## Excerpted data
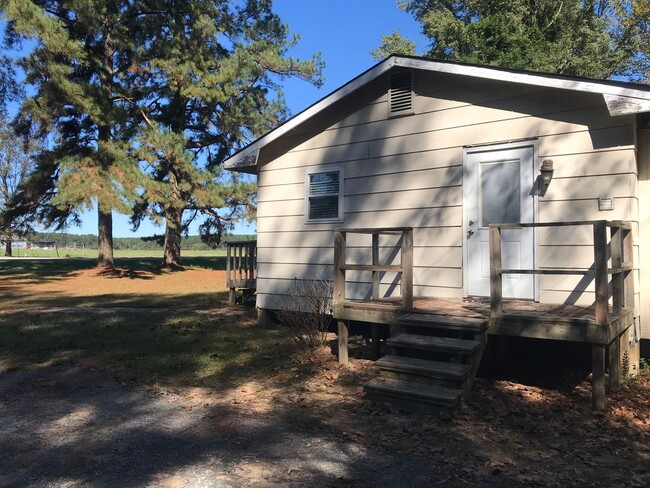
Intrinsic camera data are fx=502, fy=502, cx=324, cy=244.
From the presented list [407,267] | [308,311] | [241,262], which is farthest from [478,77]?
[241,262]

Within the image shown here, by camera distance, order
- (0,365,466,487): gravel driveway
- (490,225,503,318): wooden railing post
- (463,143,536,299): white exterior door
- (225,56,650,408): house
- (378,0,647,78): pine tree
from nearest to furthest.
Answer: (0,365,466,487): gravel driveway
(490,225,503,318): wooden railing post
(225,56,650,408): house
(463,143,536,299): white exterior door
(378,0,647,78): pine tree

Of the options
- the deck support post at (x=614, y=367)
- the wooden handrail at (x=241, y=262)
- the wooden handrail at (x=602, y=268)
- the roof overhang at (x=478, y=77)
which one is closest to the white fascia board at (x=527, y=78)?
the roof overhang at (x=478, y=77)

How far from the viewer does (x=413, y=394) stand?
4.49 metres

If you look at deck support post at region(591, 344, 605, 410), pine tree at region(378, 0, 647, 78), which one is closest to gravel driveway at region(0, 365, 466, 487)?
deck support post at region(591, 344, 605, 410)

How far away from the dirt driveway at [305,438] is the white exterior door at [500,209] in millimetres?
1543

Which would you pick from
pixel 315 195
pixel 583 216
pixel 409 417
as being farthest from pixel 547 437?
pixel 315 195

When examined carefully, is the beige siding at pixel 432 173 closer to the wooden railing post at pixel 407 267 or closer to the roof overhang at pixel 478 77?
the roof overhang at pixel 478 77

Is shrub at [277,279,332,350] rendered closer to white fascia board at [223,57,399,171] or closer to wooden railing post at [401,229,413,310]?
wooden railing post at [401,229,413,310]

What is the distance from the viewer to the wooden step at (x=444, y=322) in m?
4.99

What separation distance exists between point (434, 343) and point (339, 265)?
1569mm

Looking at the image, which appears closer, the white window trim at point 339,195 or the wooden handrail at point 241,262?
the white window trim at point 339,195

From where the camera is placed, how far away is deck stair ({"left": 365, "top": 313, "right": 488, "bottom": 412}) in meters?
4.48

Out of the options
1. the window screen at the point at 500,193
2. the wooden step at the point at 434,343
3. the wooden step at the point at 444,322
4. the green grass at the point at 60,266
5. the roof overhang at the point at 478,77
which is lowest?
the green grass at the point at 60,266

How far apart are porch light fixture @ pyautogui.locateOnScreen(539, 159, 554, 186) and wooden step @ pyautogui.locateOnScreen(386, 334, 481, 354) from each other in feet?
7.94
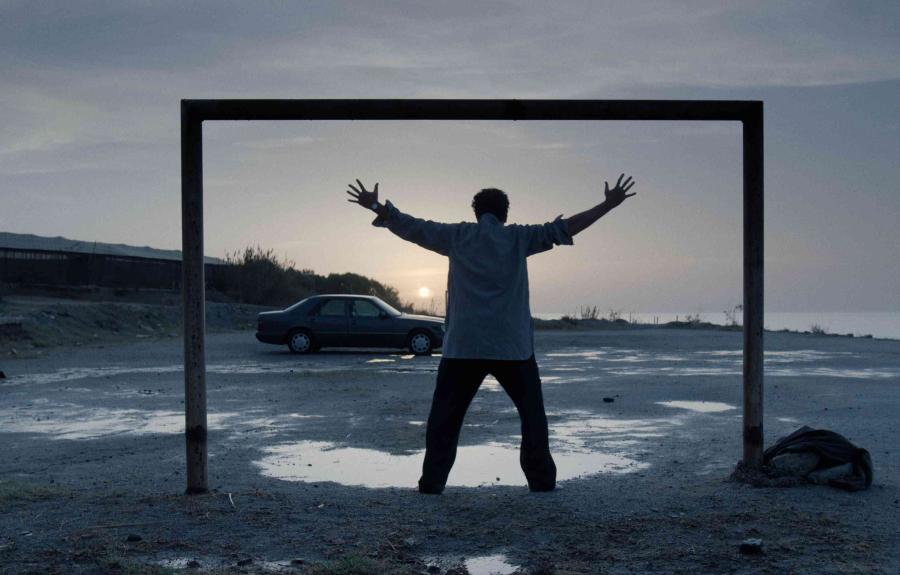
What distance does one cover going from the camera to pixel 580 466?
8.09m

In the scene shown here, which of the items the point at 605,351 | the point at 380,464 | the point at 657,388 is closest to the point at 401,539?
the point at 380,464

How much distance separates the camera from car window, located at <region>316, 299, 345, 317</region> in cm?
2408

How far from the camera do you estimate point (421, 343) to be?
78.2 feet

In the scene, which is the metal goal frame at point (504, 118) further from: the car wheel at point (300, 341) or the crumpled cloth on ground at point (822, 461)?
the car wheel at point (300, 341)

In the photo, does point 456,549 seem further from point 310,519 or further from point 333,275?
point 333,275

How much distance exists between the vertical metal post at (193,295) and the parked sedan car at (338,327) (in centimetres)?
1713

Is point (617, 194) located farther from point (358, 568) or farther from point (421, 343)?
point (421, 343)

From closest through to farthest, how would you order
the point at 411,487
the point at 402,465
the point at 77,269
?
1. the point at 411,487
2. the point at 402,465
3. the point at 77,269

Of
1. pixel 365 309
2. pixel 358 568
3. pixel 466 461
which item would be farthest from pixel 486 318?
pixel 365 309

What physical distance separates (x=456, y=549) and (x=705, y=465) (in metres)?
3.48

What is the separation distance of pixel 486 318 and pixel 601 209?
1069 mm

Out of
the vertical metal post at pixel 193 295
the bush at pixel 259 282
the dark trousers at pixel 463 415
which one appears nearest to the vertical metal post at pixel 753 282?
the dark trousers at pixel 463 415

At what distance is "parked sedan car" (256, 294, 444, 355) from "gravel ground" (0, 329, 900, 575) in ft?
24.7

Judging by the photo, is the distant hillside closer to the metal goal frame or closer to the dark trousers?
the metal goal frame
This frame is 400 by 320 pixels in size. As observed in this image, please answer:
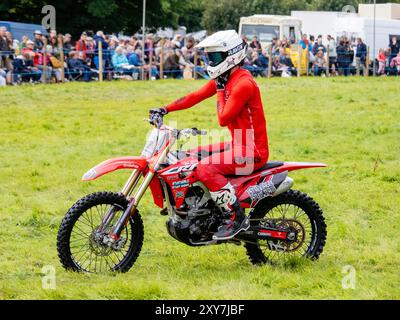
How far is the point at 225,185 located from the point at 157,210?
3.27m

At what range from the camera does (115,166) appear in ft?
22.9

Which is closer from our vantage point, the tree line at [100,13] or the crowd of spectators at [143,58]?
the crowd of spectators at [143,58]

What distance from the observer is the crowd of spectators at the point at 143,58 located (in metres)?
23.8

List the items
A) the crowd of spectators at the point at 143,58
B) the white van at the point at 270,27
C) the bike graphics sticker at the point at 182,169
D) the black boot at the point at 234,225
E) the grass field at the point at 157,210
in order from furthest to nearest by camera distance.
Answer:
* * *
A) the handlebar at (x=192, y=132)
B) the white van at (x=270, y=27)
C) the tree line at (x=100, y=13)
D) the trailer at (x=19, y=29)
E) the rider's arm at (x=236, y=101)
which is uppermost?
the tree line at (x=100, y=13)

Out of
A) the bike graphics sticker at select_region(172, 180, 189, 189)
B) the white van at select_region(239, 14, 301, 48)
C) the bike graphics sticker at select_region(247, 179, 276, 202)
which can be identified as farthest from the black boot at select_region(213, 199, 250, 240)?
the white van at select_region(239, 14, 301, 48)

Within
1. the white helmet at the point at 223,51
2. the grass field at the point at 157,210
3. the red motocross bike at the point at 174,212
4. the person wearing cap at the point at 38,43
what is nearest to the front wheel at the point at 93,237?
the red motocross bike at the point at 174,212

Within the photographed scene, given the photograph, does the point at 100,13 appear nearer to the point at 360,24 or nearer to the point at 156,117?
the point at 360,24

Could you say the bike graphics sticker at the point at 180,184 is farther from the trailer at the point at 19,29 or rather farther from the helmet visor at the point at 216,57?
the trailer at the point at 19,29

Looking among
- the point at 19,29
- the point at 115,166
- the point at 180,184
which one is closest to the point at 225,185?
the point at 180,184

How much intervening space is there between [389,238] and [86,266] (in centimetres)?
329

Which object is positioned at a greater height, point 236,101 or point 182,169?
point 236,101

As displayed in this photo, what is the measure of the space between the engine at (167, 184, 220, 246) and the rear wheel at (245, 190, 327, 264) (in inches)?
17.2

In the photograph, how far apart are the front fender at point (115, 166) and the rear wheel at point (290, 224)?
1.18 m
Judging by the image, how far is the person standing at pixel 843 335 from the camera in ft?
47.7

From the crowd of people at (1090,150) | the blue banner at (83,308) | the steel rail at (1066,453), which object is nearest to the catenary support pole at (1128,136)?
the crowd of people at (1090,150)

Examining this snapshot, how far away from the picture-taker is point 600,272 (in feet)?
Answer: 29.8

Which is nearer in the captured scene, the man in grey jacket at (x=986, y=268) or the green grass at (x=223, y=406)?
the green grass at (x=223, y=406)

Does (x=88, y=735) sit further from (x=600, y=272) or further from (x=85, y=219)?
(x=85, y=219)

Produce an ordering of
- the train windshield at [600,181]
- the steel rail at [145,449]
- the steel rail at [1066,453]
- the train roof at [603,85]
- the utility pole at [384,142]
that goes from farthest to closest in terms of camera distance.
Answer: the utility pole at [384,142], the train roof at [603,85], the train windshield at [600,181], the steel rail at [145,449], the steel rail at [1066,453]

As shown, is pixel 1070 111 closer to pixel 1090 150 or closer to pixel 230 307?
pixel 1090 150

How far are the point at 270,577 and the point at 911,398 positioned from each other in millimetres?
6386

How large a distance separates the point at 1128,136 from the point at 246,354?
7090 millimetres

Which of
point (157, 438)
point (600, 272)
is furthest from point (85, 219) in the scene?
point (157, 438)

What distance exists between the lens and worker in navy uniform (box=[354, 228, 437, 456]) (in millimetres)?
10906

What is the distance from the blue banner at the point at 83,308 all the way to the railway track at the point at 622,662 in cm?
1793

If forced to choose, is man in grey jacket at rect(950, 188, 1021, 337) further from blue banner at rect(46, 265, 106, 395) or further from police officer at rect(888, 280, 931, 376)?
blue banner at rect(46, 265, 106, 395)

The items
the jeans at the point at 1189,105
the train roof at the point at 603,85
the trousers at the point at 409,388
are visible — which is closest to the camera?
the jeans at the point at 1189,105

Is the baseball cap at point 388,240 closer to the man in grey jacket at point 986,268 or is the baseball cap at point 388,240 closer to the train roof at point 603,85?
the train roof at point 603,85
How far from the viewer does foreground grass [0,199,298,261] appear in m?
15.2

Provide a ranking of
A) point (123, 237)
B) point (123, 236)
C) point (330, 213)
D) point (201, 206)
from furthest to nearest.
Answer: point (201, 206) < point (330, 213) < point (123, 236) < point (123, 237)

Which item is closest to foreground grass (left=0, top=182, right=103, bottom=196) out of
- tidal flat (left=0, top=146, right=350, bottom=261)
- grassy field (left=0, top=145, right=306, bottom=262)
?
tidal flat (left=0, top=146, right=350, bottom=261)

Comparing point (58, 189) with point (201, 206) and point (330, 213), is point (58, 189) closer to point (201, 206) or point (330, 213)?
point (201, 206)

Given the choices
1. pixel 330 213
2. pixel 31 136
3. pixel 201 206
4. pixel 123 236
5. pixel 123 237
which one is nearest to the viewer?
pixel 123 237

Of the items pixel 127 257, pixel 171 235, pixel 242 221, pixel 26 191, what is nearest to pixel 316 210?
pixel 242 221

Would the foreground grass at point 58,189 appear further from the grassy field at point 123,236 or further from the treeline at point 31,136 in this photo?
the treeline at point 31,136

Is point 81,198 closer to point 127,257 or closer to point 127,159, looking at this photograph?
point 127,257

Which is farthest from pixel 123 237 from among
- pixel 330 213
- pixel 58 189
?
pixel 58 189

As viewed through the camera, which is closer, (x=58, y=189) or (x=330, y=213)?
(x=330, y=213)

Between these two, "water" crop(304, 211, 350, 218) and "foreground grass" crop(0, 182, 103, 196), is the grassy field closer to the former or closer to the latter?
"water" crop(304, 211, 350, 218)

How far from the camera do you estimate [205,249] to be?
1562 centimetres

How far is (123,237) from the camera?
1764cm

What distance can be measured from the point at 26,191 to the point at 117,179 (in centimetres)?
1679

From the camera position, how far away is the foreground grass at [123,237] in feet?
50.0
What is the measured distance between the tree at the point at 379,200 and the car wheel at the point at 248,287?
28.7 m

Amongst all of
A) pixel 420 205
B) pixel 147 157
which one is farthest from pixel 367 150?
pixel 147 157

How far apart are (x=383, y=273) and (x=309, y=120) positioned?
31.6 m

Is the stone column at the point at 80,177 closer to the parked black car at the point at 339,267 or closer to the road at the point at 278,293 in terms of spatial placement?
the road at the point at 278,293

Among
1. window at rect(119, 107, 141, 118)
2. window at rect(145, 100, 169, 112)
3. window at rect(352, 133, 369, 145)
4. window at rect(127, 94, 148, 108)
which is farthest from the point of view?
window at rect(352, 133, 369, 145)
==
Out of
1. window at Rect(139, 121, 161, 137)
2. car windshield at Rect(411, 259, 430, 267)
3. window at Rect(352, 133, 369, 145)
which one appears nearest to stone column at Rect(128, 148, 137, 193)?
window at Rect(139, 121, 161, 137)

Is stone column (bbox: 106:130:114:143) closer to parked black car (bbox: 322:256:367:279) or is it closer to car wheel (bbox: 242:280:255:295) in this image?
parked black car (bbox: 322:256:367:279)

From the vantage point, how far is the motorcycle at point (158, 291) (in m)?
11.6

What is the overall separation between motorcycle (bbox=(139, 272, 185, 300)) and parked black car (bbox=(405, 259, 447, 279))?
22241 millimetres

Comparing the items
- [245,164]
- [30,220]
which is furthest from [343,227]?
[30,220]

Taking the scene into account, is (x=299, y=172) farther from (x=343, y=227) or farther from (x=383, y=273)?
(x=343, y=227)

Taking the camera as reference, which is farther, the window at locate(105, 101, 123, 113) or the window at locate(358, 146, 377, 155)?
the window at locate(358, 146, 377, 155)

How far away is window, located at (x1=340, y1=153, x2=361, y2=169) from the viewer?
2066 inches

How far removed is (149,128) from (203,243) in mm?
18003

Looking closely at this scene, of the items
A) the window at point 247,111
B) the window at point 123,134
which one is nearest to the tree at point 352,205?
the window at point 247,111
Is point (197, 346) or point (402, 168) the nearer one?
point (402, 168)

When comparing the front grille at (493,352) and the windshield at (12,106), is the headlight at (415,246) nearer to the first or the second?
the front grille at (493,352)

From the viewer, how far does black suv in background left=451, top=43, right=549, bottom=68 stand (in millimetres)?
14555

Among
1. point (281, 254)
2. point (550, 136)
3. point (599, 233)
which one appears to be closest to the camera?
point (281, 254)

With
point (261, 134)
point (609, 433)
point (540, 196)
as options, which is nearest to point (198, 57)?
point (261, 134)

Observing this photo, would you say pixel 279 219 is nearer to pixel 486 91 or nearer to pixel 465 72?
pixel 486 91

## What the task asks
Locate every line above that contains the word "blue", and copy each of those lines in full.

## Answer to this task
From the crowd of people at (1090,150) | the blue banner at (83,308) | the steel rail at (1066,453), which object is nearest to the catenary support pole at (1128,136)?
What is the distance from the blue banner at the point at 83,308 all the way to the railway track at the point at 622,662 in cm?
If forced to choose, is man in grey jacket at rect(950, 188, 1021, 337) further from blue banner at rect(46, 265, 106, 395) or further from police officer at rect(888, 280, 931, 376)?
blue banner at rect(46, 265, 106, 395)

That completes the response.